**What is expected**
Write every record out again exactly, and keep images out of it.

** Begin The input **

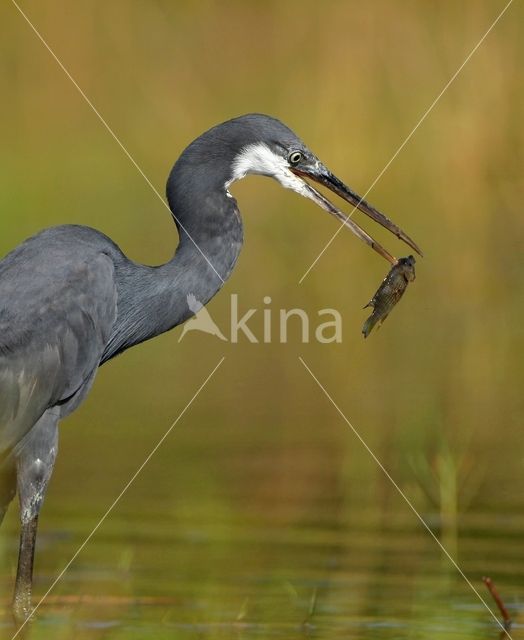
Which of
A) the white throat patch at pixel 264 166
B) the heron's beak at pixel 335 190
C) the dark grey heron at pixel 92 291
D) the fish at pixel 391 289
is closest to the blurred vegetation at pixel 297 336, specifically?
the dark grey heron at pixel 92 291

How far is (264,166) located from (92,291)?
0.81 m

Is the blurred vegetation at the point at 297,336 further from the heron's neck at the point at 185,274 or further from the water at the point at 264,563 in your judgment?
the heron's neck at the point at 185,274

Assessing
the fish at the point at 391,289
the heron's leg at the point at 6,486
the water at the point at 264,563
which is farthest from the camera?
the fish at the point at 391,289

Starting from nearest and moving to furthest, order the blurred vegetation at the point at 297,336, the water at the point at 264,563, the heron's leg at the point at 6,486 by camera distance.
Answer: the water at the point at 264,563 → the heron's leg at the point at 6,486 → the blurred vegetation at the point at 297,336

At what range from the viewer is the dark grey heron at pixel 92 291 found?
218 inches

** End The input **

**Expected answer**
Which of
A) the white throat patch at pixel 264 166
B) the heron's beak at pixel 335 190
C) the dark grey heron at pixel 92 291
D) the fish at pixel 391 289
is closest to the blurred vegetation at pixel 297 336, specifically?
the dark grey heron at pixel 92 291

How far is (264,166) located from (92,291)?
0.81 m

Is the blurred vegetation at the point at 297,336 further from the heron's neck at the point at 185,274 or further from the water at the point at 264,563 in your judgment?
the heron's neck at the point at 185,274

Assessing
the fish at the point at 391,289
the heron's leg at the point at 6,486
the water at the point at 264,563
which is farthest from the camera?
the fish at the point at 391,289

Starting from nearest and moving to furthest, order the blurred vegetation at the point at 297,336, the water at the point at 264,563, the heron's leg at the point at 6,486 by camera distance.
Answer: the water at the point at 264,563 → the heron's leg at the point at 6,486 → the blurred vegetation at the point at 297,336

At what range from the viewer is the dark grey heron at pixel 92 291 found?
218 inches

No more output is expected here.